• **Extracted text**:
Hi all
We are using WatsonX.AI to deploy and consume foundation models, namely the newly-added Mixtral-8x7b model. However, we see that inference with Mixtral8x7b is super slow compared to other larger LLM inference platforms (OpenAI, HF inference). I suspect that this comes down to the compute allocated. Right now a call with ~200 input tokens and 50 output tokens can take upwards of 30+ seconds – 1 minute+ with a LangChain ReAct agent. Way too much to be useful in a customer-facing scenario. If we run the exact same model elsewhere, the latency is ~20% of this
Question 1: Has anyone faced the same issue?
Question 2: Does anyone know how to increase compute allocation or at least see what env (which GPUs, number of vCPU cores etc. ) we are running?
Question 3: Is there a way we can decrease the latency?
Latency test
IBM Client Engineering told us that this would likely be faster if running through Prompt Lab directly. So, we ran a speed/latency test between calling models directly from Prompt Lab and via a deployment. See the results in the image below. The task was to translate a ~947 character (including prompt instructions) text from English to Danish. I have attached the notebook for reference.
#watsonx.ai#PromptLab#GenerativeAI------------------------------
Nicolai Thomsen
------------------------------

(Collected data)

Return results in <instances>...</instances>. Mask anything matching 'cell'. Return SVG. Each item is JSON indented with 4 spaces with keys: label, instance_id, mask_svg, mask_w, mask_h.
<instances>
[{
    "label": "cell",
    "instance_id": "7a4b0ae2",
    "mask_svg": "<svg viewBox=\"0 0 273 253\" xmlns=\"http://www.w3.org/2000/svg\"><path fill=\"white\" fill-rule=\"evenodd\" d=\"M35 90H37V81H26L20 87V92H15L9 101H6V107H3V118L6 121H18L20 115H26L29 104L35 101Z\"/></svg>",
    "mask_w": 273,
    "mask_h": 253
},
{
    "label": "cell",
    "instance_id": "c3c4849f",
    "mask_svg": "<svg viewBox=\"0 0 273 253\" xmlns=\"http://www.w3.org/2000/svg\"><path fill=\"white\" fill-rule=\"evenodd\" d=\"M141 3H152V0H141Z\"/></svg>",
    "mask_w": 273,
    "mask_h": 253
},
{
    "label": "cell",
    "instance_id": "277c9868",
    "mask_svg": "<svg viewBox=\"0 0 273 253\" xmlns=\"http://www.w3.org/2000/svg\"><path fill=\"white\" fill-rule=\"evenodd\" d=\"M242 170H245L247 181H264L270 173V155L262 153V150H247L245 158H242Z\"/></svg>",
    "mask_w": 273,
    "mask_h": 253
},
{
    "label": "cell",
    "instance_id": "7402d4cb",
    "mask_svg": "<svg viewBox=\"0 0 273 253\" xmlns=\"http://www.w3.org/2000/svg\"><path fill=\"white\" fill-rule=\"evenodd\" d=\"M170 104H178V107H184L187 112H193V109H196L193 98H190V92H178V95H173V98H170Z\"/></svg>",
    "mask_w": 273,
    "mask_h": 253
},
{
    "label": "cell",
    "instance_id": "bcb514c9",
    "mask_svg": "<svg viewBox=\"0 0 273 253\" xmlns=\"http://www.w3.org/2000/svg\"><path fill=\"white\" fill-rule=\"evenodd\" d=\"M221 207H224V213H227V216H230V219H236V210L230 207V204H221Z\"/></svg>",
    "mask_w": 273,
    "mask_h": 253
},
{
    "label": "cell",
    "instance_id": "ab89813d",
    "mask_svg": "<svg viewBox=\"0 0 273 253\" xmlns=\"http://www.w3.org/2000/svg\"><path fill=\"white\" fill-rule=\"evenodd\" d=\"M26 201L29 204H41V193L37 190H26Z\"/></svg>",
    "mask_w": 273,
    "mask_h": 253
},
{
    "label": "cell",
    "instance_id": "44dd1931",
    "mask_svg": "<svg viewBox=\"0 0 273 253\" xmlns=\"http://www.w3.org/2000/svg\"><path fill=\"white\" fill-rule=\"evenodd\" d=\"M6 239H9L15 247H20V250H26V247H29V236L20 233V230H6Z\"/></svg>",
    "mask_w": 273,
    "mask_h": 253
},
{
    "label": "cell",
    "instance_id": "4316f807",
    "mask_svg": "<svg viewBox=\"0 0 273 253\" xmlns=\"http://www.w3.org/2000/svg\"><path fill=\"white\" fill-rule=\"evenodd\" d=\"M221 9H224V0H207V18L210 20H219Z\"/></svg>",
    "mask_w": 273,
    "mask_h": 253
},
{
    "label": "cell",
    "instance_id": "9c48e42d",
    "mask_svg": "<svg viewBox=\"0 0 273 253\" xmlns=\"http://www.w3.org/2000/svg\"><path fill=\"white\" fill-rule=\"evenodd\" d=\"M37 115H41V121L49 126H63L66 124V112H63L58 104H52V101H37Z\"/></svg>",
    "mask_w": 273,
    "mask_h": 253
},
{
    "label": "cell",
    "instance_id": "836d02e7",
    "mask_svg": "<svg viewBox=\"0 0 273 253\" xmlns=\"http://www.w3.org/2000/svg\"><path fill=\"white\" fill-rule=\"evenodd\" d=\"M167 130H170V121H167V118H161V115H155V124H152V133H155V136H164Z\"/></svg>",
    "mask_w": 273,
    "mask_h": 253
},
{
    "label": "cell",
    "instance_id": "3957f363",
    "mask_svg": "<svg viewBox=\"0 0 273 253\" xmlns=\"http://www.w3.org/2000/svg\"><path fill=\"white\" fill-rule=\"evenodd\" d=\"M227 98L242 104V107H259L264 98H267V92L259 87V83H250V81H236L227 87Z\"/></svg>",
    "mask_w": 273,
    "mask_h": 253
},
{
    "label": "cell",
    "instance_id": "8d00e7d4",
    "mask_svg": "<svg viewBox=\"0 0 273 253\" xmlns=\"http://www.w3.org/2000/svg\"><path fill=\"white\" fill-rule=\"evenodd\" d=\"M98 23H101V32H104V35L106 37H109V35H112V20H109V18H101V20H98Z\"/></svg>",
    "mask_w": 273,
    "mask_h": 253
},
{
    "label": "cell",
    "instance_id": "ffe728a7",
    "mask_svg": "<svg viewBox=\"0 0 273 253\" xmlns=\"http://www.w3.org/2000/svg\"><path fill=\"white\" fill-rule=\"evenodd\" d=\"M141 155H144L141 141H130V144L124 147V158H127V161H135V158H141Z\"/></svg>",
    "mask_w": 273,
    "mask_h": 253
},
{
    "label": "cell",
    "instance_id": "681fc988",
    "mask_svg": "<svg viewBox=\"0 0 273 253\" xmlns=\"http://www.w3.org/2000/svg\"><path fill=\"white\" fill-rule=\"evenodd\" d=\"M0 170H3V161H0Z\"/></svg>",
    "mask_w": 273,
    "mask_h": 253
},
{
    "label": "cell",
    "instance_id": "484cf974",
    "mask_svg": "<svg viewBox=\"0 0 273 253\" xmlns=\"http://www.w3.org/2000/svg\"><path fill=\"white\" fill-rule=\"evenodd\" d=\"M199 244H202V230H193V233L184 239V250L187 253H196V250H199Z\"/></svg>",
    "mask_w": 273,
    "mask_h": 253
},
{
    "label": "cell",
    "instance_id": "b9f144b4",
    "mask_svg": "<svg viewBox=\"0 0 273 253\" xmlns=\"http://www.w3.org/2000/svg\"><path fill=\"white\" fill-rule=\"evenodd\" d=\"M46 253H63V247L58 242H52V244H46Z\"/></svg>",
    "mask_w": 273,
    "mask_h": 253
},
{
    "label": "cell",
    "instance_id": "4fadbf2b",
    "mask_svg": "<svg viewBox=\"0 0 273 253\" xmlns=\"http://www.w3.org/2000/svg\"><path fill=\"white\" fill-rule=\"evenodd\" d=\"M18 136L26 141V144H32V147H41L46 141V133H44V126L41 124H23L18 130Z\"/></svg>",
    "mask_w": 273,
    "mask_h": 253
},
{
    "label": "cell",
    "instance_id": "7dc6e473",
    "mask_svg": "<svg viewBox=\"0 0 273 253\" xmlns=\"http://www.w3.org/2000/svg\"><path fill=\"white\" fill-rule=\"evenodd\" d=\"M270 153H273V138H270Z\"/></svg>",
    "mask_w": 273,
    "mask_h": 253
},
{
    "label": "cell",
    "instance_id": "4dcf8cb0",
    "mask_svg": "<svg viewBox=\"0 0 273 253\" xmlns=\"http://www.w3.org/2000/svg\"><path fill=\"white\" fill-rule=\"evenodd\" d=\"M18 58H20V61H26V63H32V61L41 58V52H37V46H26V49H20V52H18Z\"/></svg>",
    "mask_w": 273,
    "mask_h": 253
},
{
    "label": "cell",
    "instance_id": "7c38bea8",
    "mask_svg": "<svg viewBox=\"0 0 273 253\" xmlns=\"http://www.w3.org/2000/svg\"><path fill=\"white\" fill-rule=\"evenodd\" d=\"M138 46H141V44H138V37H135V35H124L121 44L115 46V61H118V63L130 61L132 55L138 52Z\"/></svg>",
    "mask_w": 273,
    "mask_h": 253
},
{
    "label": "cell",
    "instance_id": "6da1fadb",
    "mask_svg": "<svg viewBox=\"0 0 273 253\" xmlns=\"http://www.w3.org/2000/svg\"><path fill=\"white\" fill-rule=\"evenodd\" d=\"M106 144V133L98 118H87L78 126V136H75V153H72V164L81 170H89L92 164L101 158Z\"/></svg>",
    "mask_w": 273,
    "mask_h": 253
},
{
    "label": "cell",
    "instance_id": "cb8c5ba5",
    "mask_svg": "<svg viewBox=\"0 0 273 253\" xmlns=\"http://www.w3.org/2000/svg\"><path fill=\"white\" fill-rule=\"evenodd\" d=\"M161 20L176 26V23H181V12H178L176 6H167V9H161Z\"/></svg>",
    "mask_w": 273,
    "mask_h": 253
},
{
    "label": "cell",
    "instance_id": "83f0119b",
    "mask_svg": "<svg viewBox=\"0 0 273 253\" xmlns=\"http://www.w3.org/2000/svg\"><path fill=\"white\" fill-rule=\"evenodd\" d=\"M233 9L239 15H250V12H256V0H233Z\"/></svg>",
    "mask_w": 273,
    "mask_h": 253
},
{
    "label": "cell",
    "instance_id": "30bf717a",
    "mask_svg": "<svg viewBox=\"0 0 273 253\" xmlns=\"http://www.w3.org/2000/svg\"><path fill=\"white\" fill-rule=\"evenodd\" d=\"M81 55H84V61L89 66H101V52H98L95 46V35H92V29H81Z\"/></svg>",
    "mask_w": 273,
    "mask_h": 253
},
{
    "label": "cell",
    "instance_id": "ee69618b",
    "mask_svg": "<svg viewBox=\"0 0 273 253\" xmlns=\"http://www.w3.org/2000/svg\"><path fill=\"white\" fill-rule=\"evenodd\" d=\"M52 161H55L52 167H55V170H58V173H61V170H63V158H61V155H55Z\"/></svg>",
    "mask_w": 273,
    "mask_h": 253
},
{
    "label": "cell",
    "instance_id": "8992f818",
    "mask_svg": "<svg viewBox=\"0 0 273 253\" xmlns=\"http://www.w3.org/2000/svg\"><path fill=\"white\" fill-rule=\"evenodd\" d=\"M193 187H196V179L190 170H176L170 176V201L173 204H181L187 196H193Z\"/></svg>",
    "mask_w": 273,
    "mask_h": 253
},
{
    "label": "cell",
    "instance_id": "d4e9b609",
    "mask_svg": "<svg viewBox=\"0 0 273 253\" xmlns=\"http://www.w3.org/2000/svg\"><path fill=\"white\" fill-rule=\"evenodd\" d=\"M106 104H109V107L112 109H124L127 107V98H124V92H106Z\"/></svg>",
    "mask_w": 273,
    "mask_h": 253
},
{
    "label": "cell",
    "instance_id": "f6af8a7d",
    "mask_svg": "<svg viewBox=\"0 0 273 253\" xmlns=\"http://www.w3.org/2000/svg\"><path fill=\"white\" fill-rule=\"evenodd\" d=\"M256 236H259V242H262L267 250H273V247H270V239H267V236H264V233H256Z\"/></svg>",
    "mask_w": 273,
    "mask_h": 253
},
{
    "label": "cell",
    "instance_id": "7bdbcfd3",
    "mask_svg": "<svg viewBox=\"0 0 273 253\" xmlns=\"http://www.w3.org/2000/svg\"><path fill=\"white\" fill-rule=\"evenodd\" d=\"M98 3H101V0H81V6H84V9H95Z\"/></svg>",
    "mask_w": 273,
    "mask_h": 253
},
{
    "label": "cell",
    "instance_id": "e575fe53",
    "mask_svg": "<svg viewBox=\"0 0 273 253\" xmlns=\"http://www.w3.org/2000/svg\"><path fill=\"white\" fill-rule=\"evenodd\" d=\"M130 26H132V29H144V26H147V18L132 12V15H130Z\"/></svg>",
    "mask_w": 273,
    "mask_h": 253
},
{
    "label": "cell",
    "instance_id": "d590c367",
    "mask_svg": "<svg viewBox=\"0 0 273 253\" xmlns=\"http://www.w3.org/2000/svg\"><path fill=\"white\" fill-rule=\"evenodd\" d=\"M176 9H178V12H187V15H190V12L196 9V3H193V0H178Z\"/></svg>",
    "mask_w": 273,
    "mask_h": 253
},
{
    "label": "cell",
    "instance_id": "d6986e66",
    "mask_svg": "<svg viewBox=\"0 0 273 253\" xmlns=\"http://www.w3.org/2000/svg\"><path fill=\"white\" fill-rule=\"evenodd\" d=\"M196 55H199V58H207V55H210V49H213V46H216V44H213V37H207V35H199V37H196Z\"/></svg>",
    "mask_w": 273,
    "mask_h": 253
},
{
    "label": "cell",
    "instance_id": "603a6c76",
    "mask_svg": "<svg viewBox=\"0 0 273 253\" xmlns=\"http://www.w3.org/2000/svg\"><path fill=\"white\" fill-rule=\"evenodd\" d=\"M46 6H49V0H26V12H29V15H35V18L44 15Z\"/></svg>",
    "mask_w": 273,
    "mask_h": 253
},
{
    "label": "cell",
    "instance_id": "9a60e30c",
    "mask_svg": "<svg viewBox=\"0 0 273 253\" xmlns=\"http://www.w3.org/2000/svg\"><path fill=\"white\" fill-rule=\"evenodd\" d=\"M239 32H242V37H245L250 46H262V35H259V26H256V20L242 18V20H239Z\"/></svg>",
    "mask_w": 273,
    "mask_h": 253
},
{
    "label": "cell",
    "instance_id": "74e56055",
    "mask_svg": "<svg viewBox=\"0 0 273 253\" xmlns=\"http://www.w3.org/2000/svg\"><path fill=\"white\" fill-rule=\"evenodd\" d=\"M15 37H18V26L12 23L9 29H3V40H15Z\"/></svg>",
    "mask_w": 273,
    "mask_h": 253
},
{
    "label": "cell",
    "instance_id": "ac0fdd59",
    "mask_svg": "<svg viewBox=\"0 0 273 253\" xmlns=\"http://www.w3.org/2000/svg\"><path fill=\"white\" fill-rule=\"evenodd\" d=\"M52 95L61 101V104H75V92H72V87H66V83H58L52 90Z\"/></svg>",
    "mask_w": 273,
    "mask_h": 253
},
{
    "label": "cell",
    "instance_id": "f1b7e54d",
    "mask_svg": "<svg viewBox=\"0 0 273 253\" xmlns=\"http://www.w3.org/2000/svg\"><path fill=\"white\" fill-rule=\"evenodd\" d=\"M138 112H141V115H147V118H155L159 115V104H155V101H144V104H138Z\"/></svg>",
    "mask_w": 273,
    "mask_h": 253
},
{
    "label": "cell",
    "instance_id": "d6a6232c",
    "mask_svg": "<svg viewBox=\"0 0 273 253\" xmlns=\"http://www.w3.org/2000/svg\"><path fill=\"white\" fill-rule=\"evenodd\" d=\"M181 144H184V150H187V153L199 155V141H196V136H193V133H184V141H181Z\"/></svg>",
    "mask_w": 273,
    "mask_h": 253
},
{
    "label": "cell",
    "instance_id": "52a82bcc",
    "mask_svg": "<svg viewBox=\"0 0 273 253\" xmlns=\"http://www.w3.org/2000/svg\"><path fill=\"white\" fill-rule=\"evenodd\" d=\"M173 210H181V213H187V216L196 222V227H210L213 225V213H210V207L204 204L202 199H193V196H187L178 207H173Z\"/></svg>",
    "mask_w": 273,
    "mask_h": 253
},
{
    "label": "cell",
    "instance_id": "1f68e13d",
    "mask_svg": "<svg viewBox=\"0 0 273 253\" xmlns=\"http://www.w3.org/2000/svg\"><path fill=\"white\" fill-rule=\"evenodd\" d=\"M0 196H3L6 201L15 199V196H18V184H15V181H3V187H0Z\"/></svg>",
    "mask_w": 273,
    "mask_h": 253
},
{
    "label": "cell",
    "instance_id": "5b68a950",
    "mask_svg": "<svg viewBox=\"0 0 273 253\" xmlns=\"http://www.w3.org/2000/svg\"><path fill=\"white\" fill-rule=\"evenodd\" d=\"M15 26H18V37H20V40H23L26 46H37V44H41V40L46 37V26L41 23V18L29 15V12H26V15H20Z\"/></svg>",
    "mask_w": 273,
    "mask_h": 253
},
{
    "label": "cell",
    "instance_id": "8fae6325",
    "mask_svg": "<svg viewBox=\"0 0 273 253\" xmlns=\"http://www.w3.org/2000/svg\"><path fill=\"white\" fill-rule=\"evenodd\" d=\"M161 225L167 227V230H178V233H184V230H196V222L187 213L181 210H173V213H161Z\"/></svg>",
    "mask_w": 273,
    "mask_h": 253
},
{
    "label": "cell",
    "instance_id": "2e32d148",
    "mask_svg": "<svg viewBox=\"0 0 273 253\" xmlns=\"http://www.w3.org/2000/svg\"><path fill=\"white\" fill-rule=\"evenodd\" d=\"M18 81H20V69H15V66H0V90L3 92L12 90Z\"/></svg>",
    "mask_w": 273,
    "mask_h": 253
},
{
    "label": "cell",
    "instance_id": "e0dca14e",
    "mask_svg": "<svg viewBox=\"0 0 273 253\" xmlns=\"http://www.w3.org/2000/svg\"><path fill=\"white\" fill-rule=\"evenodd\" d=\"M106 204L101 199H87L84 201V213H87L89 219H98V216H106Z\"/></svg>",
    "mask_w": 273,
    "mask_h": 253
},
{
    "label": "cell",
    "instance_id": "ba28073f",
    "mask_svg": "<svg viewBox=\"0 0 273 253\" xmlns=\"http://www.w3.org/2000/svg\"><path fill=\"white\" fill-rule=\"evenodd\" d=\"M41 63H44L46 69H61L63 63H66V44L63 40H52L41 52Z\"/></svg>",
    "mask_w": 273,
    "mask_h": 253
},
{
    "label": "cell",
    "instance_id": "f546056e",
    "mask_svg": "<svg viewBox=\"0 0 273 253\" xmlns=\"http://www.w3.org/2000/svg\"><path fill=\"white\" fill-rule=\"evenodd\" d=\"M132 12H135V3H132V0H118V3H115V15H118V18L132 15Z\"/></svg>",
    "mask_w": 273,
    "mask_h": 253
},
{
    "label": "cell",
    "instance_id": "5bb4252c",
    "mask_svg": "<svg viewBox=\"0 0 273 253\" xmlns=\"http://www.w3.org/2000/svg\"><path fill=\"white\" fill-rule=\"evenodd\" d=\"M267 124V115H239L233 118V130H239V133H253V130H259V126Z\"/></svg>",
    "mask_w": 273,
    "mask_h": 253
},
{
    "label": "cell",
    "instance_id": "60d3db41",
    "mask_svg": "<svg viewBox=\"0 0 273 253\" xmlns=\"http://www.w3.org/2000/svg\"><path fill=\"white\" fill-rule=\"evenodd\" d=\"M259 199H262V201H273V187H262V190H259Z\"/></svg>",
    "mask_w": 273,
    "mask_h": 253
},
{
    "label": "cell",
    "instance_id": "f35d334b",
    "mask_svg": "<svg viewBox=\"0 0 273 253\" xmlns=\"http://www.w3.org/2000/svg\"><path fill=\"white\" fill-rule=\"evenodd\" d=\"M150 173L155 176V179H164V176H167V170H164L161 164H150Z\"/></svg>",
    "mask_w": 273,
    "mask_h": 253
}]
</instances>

• **Work task 1**:
From the WatsonX.AI latency post, reproduce the passage starting with "Question 2: Does" and going on through "decrease the latency?".
• **Work task 2**:
In the WatsonX.AI latency post, into which language was the text translated for the latency test?
• **Work task 3**:
Render this sentence from the WatsonX.AI latency post in German: "IBM Client Engineering told us that this would likely be faster if running through Prompt Lab directly."

• **Exercise result 1**:
Question 2: Does anyone know how to increase compute allocation or at least see what env (which GPUs, number of vCPU cores etc. ) we are running?
Question 3: Is there a way we can decrease the latency?

• **Exercise result 2**:
Danish.

• **Exercise result 3**:
IBM Client Engineering teilte uns mit, dass dies wahrscheinlich schneller wäre, wenn es direkt über Prompt Lab ausgeführt würde.